Your task:
Starting with the line that contains "At what distance is (268,311)" and going on through the last line, format those lines as a Markdown table with the columns Row and Line, leaving out blank lines.

Material for the task:
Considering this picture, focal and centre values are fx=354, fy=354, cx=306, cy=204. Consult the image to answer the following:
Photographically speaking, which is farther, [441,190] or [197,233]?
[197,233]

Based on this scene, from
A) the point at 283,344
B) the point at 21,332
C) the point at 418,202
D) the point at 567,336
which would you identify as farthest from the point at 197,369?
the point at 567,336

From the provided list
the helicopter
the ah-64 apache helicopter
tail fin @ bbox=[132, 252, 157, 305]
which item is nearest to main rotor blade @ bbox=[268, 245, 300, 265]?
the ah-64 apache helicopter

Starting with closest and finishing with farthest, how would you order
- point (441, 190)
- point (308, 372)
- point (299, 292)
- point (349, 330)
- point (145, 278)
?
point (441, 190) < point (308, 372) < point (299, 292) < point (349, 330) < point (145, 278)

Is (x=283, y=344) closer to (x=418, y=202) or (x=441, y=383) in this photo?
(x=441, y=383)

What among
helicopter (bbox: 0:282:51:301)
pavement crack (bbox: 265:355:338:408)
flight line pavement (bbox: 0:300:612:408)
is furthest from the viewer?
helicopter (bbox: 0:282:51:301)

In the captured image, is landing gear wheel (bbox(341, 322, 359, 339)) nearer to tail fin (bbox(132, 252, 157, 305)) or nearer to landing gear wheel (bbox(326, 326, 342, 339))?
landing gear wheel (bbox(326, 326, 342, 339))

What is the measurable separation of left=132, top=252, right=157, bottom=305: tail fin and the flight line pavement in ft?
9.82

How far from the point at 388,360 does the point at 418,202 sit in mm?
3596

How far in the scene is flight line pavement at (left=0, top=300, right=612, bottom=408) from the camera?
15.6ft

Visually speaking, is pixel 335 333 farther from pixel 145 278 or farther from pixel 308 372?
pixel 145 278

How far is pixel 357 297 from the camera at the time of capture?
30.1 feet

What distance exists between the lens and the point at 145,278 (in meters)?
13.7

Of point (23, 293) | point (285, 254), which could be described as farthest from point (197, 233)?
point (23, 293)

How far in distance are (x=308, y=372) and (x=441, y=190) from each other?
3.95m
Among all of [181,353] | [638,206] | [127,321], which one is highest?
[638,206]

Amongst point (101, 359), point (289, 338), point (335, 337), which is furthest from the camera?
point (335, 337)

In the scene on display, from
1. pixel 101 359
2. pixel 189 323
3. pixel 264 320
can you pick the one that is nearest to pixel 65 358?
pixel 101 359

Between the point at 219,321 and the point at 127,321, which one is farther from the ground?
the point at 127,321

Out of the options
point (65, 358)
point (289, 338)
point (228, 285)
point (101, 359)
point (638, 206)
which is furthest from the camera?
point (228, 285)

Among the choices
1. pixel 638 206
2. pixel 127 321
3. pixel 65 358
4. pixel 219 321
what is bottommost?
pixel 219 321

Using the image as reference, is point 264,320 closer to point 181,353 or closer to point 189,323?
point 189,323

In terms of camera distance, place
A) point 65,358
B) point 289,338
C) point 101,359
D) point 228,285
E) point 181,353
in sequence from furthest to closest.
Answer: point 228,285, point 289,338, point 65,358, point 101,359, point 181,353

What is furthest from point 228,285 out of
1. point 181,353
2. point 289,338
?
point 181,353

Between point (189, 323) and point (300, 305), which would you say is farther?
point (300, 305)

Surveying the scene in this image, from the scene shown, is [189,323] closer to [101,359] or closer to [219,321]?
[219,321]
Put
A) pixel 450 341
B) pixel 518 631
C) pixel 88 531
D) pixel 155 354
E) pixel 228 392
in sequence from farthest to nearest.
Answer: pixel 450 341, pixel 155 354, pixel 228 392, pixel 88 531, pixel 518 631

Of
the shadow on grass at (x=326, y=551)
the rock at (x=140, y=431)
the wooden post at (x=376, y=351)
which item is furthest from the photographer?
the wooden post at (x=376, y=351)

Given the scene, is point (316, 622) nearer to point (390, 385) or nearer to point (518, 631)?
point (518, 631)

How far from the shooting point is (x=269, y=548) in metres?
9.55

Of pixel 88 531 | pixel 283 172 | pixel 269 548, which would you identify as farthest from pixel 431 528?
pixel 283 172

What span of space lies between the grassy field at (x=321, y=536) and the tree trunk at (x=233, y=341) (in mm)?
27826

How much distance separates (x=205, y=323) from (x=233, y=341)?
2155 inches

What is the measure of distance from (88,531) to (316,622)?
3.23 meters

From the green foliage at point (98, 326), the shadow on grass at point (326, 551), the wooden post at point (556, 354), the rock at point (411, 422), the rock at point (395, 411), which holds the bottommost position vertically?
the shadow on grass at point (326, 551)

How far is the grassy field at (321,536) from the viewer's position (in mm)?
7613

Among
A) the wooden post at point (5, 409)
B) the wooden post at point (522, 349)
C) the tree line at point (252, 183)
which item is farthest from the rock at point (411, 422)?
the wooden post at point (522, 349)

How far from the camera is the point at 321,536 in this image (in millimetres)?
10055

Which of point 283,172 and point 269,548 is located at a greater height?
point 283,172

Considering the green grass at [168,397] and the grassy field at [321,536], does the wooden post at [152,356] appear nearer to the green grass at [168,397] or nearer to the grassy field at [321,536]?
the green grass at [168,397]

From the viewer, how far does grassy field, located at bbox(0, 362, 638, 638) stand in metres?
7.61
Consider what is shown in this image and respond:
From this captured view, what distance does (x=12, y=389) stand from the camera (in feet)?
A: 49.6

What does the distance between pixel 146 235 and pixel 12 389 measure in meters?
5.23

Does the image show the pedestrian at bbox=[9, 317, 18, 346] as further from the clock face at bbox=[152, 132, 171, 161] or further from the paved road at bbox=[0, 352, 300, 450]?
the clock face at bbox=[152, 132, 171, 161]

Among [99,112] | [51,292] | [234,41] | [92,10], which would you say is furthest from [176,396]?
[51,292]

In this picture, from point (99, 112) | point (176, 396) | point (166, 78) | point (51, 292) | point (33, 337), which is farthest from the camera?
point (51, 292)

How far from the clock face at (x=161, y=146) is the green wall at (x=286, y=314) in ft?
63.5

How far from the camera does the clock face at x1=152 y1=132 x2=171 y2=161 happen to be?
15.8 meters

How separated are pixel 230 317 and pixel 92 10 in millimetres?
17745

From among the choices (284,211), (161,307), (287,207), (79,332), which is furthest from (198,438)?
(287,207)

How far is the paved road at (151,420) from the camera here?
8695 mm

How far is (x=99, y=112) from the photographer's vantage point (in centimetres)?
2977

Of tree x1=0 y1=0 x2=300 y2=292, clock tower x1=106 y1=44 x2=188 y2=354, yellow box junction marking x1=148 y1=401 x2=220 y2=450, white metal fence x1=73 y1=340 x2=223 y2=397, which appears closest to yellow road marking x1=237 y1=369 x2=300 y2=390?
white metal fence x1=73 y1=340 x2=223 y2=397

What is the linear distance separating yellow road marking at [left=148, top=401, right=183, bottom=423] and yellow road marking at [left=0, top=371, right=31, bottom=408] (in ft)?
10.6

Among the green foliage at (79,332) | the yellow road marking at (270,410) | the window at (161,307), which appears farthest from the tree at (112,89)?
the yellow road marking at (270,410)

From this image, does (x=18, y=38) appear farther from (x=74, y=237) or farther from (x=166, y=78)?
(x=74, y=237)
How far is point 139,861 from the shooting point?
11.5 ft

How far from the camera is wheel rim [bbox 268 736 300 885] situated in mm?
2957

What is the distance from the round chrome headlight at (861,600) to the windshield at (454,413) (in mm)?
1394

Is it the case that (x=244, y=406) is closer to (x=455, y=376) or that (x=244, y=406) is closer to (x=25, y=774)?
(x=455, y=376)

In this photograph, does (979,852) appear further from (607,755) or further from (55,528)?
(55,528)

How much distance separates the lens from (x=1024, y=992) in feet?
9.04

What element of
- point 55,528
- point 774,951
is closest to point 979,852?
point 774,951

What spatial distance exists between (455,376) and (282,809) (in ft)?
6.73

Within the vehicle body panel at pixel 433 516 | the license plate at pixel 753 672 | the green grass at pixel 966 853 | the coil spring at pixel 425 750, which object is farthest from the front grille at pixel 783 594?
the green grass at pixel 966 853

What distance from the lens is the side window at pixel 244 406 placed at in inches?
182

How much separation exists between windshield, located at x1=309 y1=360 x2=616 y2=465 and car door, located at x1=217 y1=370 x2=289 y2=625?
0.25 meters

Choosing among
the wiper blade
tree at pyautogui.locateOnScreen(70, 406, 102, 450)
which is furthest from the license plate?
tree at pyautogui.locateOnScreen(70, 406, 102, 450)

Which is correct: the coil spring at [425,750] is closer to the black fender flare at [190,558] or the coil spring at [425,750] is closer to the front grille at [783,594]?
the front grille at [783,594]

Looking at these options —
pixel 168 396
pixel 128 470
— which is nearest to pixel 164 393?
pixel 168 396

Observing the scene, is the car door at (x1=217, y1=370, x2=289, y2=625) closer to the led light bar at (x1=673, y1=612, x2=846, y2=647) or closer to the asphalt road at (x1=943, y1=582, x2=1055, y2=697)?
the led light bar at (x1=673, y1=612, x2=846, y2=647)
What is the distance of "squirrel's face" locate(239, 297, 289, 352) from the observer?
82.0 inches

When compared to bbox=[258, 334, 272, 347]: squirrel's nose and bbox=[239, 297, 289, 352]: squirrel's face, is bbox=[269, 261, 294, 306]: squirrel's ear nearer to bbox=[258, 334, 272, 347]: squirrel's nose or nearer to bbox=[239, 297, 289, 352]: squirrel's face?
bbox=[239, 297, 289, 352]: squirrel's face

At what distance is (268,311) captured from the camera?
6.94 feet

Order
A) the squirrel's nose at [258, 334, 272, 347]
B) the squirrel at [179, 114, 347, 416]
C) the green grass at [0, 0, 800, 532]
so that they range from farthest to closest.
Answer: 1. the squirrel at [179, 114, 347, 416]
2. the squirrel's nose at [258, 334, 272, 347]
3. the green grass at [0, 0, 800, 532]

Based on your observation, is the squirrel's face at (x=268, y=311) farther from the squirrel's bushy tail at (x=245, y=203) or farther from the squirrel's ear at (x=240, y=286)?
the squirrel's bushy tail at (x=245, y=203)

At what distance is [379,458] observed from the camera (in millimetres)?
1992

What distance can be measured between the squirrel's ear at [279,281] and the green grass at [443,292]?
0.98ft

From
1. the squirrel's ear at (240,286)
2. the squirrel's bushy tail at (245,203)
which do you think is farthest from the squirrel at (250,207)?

Complete response:
| Row | Line |
|---|---|
| 1 | At what distance is (268,311) captured from the camera? |
| 2 | 6.94 feet |
| 3 | Order |
| 4 | A) the squirrel's nose at [258, 334, 272, 347] |
| 5 | B) the squirrel at [179, 114, 347, 416] |
| 6 | C) the green grass at [0, 0, 800, 532] |
| 7 | so that they range from farthest to closest. |
| 8 | Answer: 1. the squirrel at [179, 114, 347, 416] |
| 9 | 2. the squirrel's nose at [258, 334, 272, 347] |
| 10 | 3. the green grass at [0, 0, 800, 532] |
| 11 | Based on your observation, is the squirrel's face at (x=268, y=311) farther from the squirrel's bushy tail at (x=245, y=203) or farther from the squirrel's ear at (x=240, y=286)? |
| 12 | the squirrel's bushy tail at (x=245, y=203) |
| 13 | At what distance is [379,458] observed from the camera (in millimetres)? |
| 14 | 1992 |
| 15 | What distance can be measured between the squirrel's ear at [279,281] and the green grass at [443,292]? |
| 16 | 0.98ft |
| 17 | From |
| 18 | 1. the squirrel's ear at (240,286) |
| 19 | 2. the squirrel's bushy tail at (245,203) |
| 20 | which do you think is farthest from the squirrel at (250,207)? |